Center City Report: Philly’s Dual Business Taxes Are Making Its Downtown Office Drain Worse
Empty office buildings are the biggest economic threat to Philadelphia's downtown area, according to its economic development organization.
Despite a 35% increase in residential population since the pandemic, Center City's daily pedestrian count in March was only 77% of its 2019 average, driven by the daytime worker population being just 64% of what it was before the pandemic, Center City District found in its annual State of Center City report, released Wednesday.
Within the office submarkets of Center City, worker population was only 47% of 2019 levels in February, though its peak of Tuesday, Wednesday and Thursday showed significant population growth compared to the end of last year, CCD found.
The rising vacancy and declining value among urban core office buildings is a nationwide issue, but CCD argued in the report that Philadelphia is worse off than comparable cities due to the disadvantage it has against its own suburbs: the Business and Income Receipts Tax.
The BIRT is a dual tax on both a business's gross receipts and its net profits, the only one of its kind among major American cities or their suburbs, the report said. The BIRT has been the bane of Philly's business and economic development communities since long before the pandemic, but the continued prevalence of hybrid and remote work gives businesses even less reason to locate downtown.
════════════════════
According to the article on Philadelphia's business taxes, what percentage of its 2019 average was Center City's daily pedestrian count in March? The items have nothing to do with the article on Philadelphia's business taxes.

## Information given
════════════════════
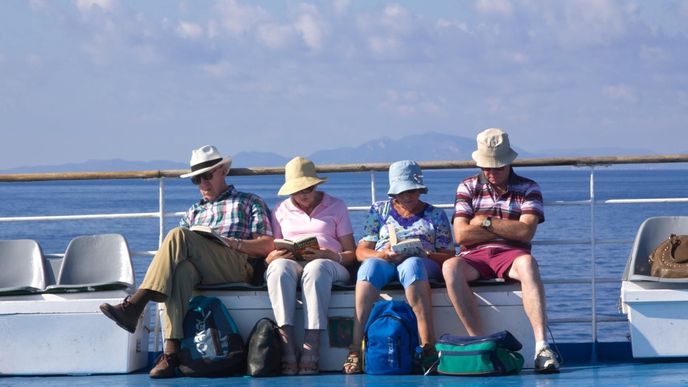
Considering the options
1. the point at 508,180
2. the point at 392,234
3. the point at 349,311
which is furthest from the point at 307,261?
the point at 508,180

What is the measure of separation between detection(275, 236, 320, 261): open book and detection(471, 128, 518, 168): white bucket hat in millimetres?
879

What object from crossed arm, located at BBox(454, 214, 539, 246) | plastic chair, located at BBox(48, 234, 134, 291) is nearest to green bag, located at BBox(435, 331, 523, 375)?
crossed arm, located at BBox(454, 214, 539, 246)

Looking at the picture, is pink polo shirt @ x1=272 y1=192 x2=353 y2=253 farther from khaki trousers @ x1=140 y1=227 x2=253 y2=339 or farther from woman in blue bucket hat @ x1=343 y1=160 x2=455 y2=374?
khaki trousers @ x1=140 y1=227 x2=253 y2=339

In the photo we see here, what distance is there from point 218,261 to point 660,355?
7.01ft

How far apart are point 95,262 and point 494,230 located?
2.03m

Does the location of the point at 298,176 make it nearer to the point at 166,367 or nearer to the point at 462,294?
the point at 462,294

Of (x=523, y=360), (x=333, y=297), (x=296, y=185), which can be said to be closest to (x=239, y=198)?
(x=296, y=185)

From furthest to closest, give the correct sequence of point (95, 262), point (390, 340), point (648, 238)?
point (95, 262)
point (648, 238)
point (390, 340)

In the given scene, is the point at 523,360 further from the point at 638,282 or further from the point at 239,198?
the point at 239,198

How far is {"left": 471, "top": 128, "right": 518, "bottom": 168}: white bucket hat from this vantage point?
568 centimetres

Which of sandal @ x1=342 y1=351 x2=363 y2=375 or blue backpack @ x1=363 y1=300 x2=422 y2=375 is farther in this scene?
sandal @ x1=342 y1=351 x2=363 y2=375

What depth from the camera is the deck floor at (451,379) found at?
16.8 feet

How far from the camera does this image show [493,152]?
568cm

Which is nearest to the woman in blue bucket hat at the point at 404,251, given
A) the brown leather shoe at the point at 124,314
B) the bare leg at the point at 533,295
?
the bare leg at the point at 533,295
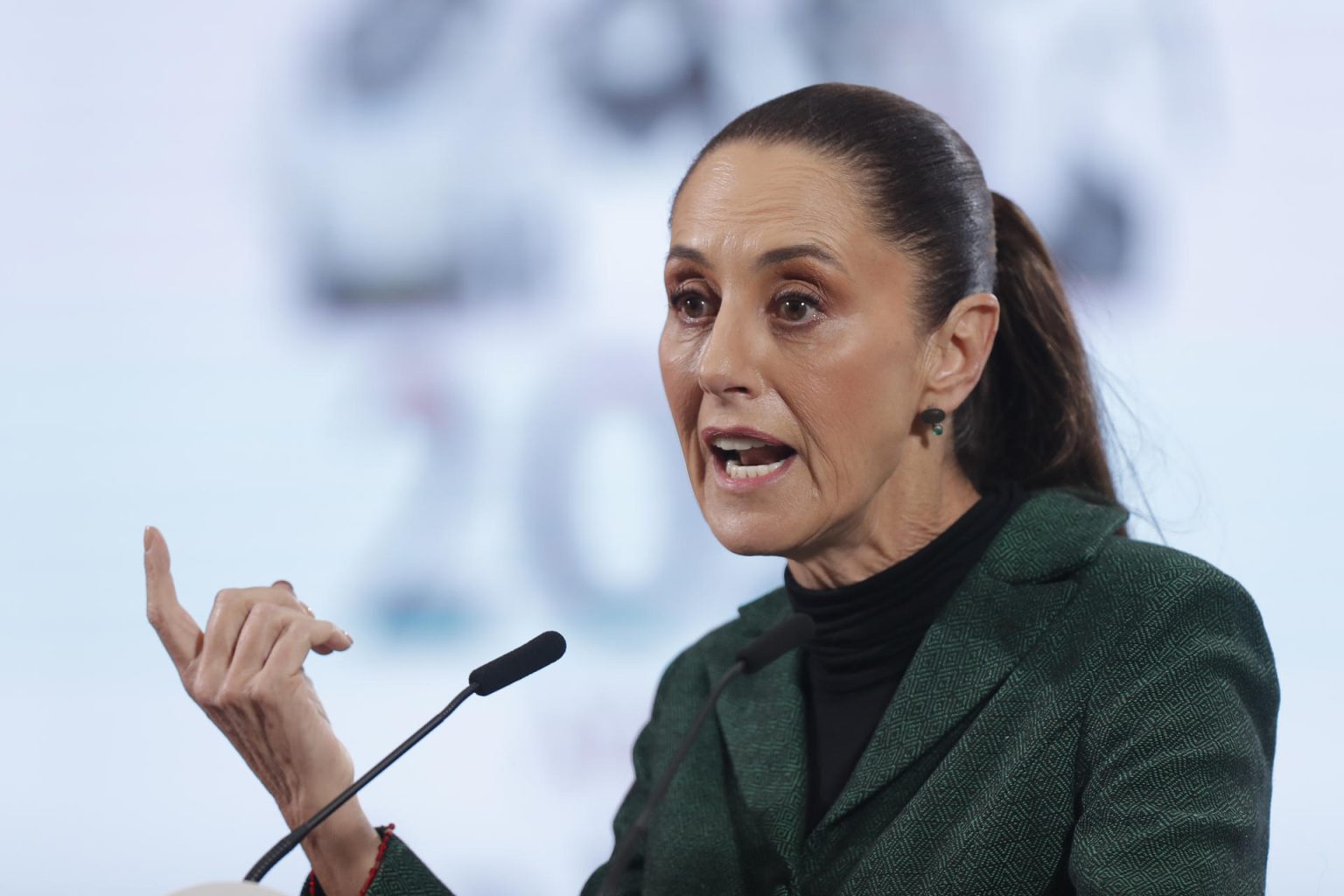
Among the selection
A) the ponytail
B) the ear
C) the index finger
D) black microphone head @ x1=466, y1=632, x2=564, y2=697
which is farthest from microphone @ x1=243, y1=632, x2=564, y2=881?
the ponytail

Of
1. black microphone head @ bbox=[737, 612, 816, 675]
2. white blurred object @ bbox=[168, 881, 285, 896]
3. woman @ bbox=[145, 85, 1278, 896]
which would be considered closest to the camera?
white blurred object @ bbox=[168, 881, 285, 896]

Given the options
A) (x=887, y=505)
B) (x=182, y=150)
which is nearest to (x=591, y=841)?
(x=887, y=505)

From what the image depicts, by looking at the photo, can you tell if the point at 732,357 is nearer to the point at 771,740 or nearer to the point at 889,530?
the point at 889,530

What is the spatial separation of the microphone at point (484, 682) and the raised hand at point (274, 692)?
0.16m

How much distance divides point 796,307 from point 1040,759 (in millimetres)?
526

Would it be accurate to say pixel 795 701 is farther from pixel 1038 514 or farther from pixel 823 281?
pixel 823 281

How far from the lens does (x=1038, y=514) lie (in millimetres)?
1579

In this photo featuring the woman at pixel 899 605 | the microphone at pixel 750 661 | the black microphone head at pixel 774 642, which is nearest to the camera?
the microphone at pixel 750 661

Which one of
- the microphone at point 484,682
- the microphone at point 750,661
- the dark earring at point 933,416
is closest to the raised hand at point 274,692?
the microphone at point 484,682

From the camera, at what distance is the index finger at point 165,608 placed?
1306mm

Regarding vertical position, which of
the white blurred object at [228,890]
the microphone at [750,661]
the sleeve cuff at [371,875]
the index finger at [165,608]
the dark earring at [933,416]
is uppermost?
the index finger at [165,608]

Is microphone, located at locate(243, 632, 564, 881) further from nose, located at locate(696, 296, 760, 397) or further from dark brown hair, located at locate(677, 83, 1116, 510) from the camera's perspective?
dark brown hair, located at locate(677, 83, 1116, 510)

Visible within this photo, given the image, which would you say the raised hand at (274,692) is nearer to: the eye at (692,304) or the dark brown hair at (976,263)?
the eye at (692,304)

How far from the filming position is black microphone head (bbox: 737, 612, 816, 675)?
1.20m
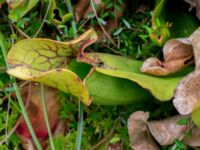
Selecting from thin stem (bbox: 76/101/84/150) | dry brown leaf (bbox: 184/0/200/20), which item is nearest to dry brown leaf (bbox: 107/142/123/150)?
thin stem (bbox: 76/101/84/150)

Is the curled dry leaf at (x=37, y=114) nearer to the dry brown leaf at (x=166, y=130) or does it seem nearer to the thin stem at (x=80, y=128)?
the thin stem at (x=80, y=128)

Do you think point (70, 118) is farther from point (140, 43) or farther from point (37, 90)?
point (140, 43)

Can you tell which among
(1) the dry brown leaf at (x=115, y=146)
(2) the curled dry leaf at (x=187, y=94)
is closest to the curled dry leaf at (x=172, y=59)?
(2) the curled dry leaf at (x=187, y=94)

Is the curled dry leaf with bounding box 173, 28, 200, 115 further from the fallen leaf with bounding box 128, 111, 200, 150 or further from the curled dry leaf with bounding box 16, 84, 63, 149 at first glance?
the curled dry leaf with bounding box 16, 84, 63, 149

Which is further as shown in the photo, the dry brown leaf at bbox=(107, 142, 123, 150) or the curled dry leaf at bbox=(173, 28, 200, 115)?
the dry brown leaf at bbox=(107, 142, 123, 150)

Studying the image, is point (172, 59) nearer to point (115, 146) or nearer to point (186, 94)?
point (186, 94)
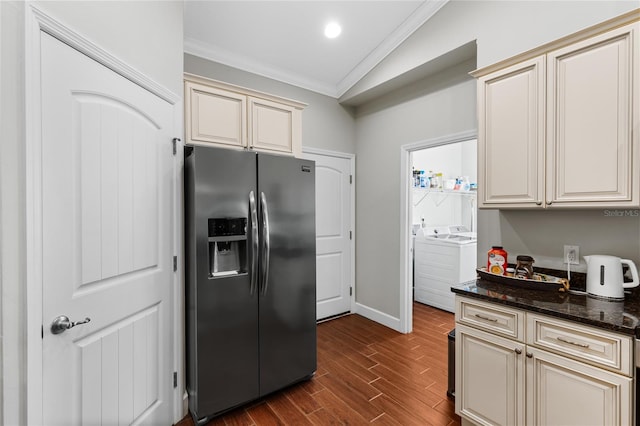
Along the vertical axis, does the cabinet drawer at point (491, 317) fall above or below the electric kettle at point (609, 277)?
below

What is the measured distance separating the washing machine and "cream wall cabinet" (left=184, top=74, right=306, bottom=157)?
255cm

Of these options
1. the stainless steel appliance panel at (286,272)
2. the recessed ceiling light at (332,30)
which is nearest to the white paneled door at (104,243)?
the stainless steel appliance panel at (286,272)

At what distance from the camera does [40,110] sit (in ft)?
3.72

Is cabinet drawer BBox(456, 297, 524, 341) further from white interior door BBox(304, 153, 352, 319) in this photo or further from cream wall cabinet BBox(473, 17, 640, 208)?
white interior door BBox(304, 153, 352, 319)

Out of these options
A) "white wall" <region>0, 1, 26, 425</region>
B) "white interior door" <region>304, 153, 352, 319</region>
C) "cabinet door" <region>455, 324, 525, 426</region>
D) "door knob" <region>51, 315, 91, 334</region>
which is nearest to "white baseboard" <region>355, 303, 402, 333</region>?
"white interior door" <region>304, 153, 352, 319</region>

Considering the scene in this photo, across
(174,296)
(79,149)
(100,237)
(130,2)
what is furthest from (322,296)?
(130,2)

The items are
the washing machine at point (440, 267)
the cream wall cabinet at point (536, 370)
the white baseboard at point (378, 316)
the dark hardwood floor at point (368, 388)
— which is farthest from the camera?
the washing machine at point (440, 267)

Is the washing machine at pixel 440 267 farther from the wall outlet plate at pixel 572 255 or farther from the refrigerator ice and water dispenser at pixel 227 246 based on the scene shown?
the refrigerator ice and water dispenser at pixel 227 246

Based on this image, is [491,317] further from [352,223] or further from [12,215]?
[352,223]

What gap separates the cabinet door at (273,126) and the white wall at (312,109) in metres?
0.78

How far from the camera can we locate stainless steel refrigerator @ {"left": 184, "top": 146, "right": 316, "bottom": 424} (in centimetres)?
189

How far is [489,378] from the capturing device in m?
1.70

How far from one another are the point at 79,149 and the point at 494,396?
2468 mm

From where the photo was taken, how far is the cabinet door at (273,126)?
2398mm
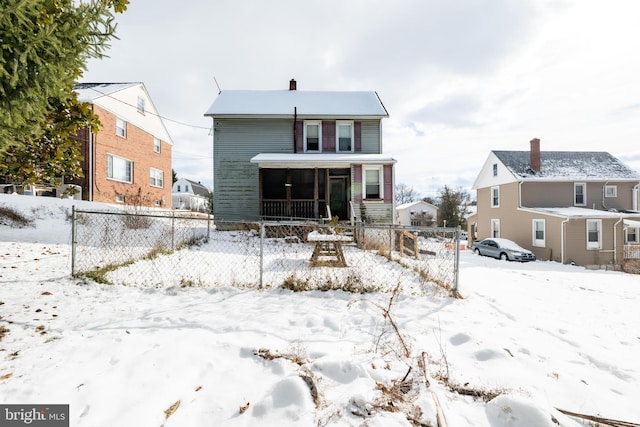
════════════════════
## Final answer
77%